A recent JLL report found that construction has leveled off — but planned-for capacity has nearly doubled to 22 gigawatts.
Photo credit: Bob Mical / Flickr
Photo credit: Bob Mical / Flickr
America’s data center capacity just keeps growing. According to a recent report from the real estate services company JLL, the colocation data center market has doubled in size in the last four years.
The report, which covers the data center sector in the first half of 2024, paints a picture of a sector in flux: more demand, lower vacancy rates, and a grid that is holding up to the change, at least so far.
Data centers accounted for 3% of U.S. power in 2023, but JLL found that the share is projected to soar past 11% in the coming decade, even as demand from reshoring manufacturing and electrification also swells. (Some are skeptical of high projections like these.)
The arrival of artificial intelligence has been a key contributor to the changes, representing roughly 20% of new data center demand in the last year. However, JLL notes that confidentiality clauses make pinning down the precise share difficult.
While it was clear in early 2024 that demand was accelerating and construction was increasing to to meet it, capacity under construction has leveled off this year at 5.3 gigawatts. (That is the equivalent to the power consumption of the entire Tampa Bay region.) Planned developments, though, have nearly doubled to 22 GW in the first half of the year.
Today, inventory amounts to more than 12 GW, and vacancy rates have plunged to a record low of 3% — and are “trending toward 0%” despite starting the decade at 9.9%. Northern Virginia dominates the data center landscape, with more than 4.5 GW of existing capacity.
The report also noted that one of the biggest challenges for data center operators is finding and retaining employees, and that there is a need to expand the labor pool.

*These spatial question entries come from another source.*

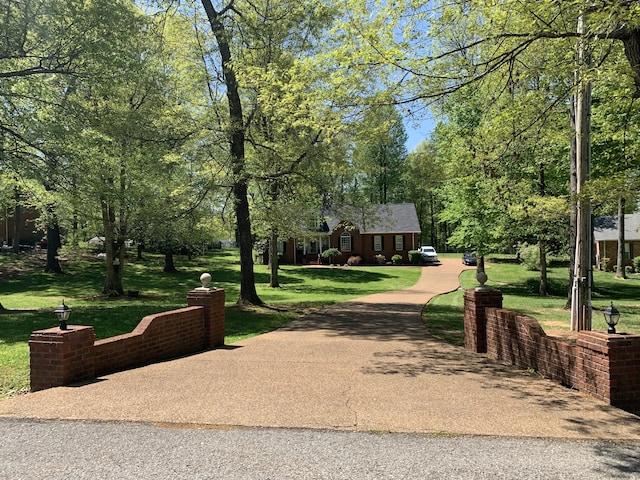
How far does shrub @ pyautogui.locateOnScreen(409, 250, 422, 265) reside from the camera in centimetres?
4188

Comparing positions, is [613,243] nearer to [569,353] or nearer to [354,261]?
[354,261]

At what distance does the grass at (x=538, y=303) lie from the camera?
12.4 metres

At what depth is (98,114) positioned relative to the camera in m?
15.6

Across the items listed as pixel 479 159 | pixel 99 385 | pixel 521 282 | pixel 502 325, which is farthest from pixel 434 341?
pixel 521 282

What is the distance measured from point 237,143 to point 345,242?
2913cm

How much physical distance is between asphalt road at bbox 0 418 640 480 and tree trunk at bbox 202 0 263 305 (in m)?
11.1

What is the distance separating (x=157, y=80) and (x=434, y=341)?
517 inches

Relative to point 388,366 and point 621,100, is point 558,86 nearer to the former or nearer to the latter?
point 621,100

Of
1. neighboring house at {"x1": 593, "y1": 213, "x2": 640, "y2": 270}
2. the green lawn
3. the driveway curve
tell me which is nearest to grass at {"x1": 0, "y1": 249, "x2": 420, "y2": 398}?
the green lawn

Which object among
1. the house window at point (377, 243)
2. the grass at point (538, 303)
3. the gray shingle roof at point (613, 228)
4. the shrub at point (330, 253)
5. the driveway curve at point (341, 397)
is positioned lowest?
the grass at point (538, 303)

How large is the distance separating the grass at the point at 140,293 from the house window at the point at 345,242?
20.8 ft

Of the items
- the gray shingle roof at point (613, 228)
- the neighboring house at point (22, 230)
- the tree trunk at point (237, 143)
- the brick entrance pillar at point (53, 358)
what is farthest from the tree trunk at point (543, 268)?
the neighboring house at point (22, 230)

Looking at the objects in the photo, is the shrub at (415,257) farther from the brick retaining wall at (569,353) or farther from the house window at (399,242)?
the brick retaining wall at (569,353)

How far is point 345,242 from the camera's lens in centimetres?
4438
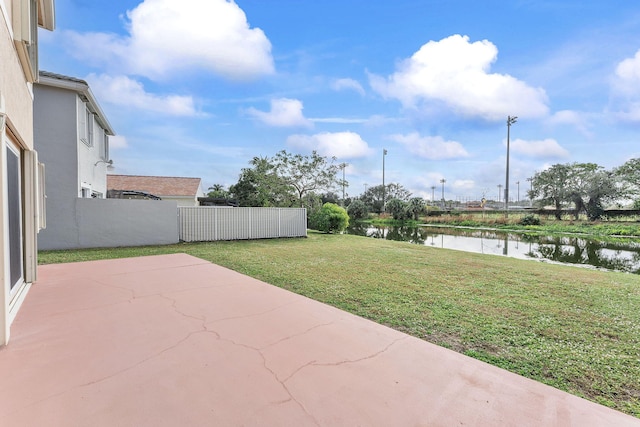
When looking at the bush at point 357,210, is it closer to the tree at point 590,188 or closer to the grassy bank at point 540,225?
the grassy bank at point 540,225

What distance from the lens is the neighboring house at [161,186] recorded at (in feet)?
65.3

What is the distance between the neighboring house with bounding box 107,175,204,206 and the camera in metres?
19.9

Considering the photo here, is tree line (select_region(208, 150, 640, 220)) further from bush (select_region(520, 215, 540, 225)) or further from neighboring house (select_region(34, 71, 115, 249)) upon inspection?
neighboring house (select_region(34, 71, 115, 249))

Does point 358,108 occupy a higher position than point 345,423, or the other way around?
point 358,108

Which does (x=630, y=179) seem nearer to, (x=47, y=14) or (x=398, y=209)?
(x=398, y=209)

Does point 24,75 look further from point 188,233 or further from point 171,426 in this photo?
point 188,233

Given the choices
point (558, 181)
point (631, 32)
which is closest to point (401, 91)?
point (631, 32)

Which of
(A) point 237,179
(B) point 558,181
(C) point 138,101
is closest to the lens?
(C) point 138,101

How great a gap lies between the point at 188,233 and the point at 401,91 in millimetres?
10266

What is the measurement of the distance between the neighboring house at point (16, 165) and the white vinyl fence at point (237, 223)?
5.55 meters

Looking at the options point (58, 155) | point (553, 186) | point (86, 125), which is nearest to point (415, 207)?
point (553, 186)

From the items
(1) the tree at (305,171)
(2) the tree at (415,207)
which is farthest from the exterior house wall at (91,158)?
(2) the tree at (415,207)

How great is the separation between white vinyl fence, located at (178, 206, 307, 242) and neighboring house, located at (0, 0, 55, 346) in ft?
18.2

The report emphasizes that concerns about the impact of data center growth on the grid are mounting. That said, the concerns are more long-term.
“While some areas are experiencing power exhaustion, other regions continue to have power capacity for data center development,” the report clarified. “In aggregate, the U.S. power grid is not in danger of running out of capacity in the near-term.”
However, data center power loads are increasing; JLL found that new projects “regularly” require 100 megawatts, and some eclipse a gigawatt. And the lead times for connecting these new projects to the grid are increasing as well, prompting developers to turn to energy solutions like fuel cells or supplemental gas turbines.
“The ability for data centers to operate as a microgrid can accelerate the timeline for interconnection as the grid’s main limitation is a lack of resources to meet a few hundred hours of peak demand during the summer season,” the report said, adding that developers are also seeking out the secondary markets (such as Salt Lake City and the Las Vegas area) and rural areas where power is more readily available. “In some cases, hyperscalers have even purchased power plants to secure long-term power sources.”
And the anticipated impact of aging infrastructure, worsening extreme weather events, and an increasing number of power outages has the potential to stymie growth.
This year, the power grid is expected to operate at 94% of permitted capacity when demand is highest, i.e. in the hottest hours of the summer. By 2033, though, the report found that power demand is expected to close in on peak power output — and even exceed supply, when considering data center growth projections and expected power plant retirements and additions — which leaves “little margin for error.”